» **QUOTED TEXT**:
INTRODUCTION: Abstractly,
a file is a
collection of bytes stored on a secondary storage device, which is generally a
disk of some kind. The collection of bytes may be interpreted, for example, as
characters, words, lines, paragraphs and pages from a textual document; fields
and records belonging to a database; or pixels from a graphical image. The
meaning attached to a particular file is determined entirely by the data structures and
operations used by a program to process the file. It is conceivable (and it sometimes happens) that a
graphics file will be read
and displayed by a program designed to process textual data. The result is that
no meaningful output occurs (probably) and this is to be expected. A file is simply a machine decipherable storage media where
programs and data are stored for machine usage.
Essentially
there are two kinds of files that programmers deal with text files and binary
files. These two classes of files will be discussed in the following sections.
ASCII Text files
A
text file can be a
stream of characters that a computer can process sequentially. It is not only
processed sequentially but only in forward direction. For this reason a text file is usually opened for only one kind of operation
(reading, writing, or appending) at any given time.
Similarly,
since text files only process characters, they can only read or write data one
character at a time. (In C Programming Language, Functions are provided that
deal with lines of text, but these still essentially process data one character
at a time.) A text stream in C is a special kind of file. Depending on the requirements of the operating system,
newline characters may be converted to or from carriage-return/linefeed
combinations depending on whether data is being written to, or read from, the file. Other character conversions may also occur to satisfy
the storage requirements of the operating system. These translations occur
transparently and they occur because the programmer has signalled the intention
to process a text file.
Binary files
A
binary file is no
different to a text file. It is a
collection of bytes. In C Programming Language a byte and a character are
equivalent. Hence a binary file is also
referred to as a character stream, but there are two essential differences.
1.
No special
processing of the data occurs and each byte of data is transferred to or from
the disk unprocessed.
2.
C Programming
Language places no constructs on the file, and it may be read from, or written to, in any manner
chosen by the programmer.
Binary
files can be either processed sequentially or, depending on the needs of the
application, they can be processed using random access techniques. In C
Programming Language, processing a file using random access techniques involves moving the
current file position to an
appropriate place in the file before reading
or writing data. This indicates a second characteristic of binary files
– they a generally processed using read and write operations simultaneously.
For
example, a database file will be
created and processed as a binary file. A record update operation will involve locating the
appropriate record, reading the record into memory, modifying it in some way,
and finally writing the record back to disk at its appropriate location in the file. These kinds of operations are common to many binary
files, but are rarely found in applications that process text files.
Creating a file and output some data
In
order to create files we have to learn about File I/O i.e. how to write data into a file and how to read data from a file. We will start this section with an example of writing
data to a file. We begin as
before with the include statement for stdio.h, then define some variables for
use in the example including a rather strange looking new type.

» **REQUIREMENTS**:
(1) In the text on C files, what does it say a byte is equivalent to in the C programming language?
(2) Carry on the text on C files from its final sentence.
The records after this point were collected separately and are not part of the text on files.

» **GIVEN ENTRIES**:
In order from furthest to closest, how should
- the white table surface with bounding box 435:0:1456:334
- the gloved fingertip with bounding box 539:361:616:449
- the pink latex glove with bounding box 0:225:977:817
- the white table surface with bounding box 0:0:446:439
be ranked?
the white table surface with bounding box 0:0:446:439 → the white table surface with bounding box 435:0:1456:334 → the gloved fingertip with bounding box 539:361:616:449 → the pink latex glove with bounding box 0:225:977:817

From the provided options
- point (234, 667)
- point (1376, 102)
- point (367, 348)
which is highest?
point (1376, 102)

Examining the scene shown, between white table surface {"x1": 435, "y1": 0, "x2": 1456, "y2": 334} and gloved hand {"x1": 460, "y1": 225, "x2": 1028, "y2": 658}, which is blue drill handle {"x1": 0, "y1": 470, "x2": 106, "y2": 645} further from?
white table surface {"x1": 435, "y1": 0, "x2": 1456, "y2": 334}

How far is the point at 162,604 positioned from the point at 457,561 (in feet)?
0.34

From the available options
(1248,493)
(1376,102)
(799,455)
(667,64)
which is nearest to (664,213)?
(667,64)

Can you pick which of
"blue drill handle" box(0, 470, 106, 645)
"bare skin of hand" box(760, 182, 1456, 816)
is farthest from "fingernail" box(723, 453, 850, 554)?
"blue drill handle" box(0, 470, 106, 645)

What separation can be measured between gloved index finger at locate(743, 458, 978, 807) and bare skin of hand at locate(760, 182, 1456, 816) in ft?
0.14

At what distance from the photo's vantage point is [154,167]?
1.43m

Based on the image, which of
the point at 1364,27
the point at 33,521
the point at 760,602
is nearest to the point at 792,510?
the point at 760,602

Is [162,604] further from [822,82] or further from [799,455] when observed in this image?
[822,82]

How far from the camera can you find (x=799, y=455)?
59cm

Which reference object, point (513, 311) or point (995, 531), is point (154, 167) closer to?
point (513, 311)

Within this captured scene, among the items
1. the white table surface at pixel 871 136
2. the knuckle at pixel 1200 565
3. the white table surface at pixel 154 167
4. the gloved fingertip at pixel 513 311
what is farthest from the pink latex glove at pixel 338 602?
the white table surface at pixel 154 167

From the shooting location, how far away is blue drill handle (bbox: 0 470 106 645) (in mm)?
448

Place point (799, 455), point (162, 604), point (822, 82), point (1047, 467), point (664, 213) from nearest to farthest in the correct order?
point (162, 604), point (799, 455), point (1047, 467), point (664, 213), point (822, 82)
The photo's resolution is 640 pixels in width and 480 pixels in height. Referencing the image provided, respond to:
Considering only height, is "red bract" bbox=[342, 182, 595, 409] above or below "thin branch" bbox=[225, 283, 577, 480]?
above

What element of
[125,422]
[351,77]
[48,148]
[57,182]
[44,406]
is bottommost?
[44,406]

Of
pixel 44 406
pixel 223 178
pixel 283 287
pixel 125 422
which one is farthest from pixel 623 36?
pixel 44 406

» **RESPONSES PER TASK**:
(1) A character.

(2)
/* Program to create a file and write some data the file */
#include <stdio.h>
#include <stdio.h>
main( )
{
FILE *fp;
char stuff[25];
int index;
fp = fopen("TENLINES.TXT","w"); /* open for writing */
strcpy(stuff,"This is an example line.");
for (index = 1; index <= 10; index++)
fprintf(fp,"%s Line number %d\n", stuff, index);
fclose(fp); /* close the file before ending program */
}
The
type FILE is used for a file variable and is defined in the stdio.h file. It is used to define a file pointer for use in file operations. Before we can write to a file, we must open it. What this really means is that we must
tell the system that we want to write to a file and what the file name is. We do this with the fopen() function
illustrated in the first line of the program. The file pointer, fp in our case, points to the file and two arguments are required in the parentheses, the file name first, followed by the file type.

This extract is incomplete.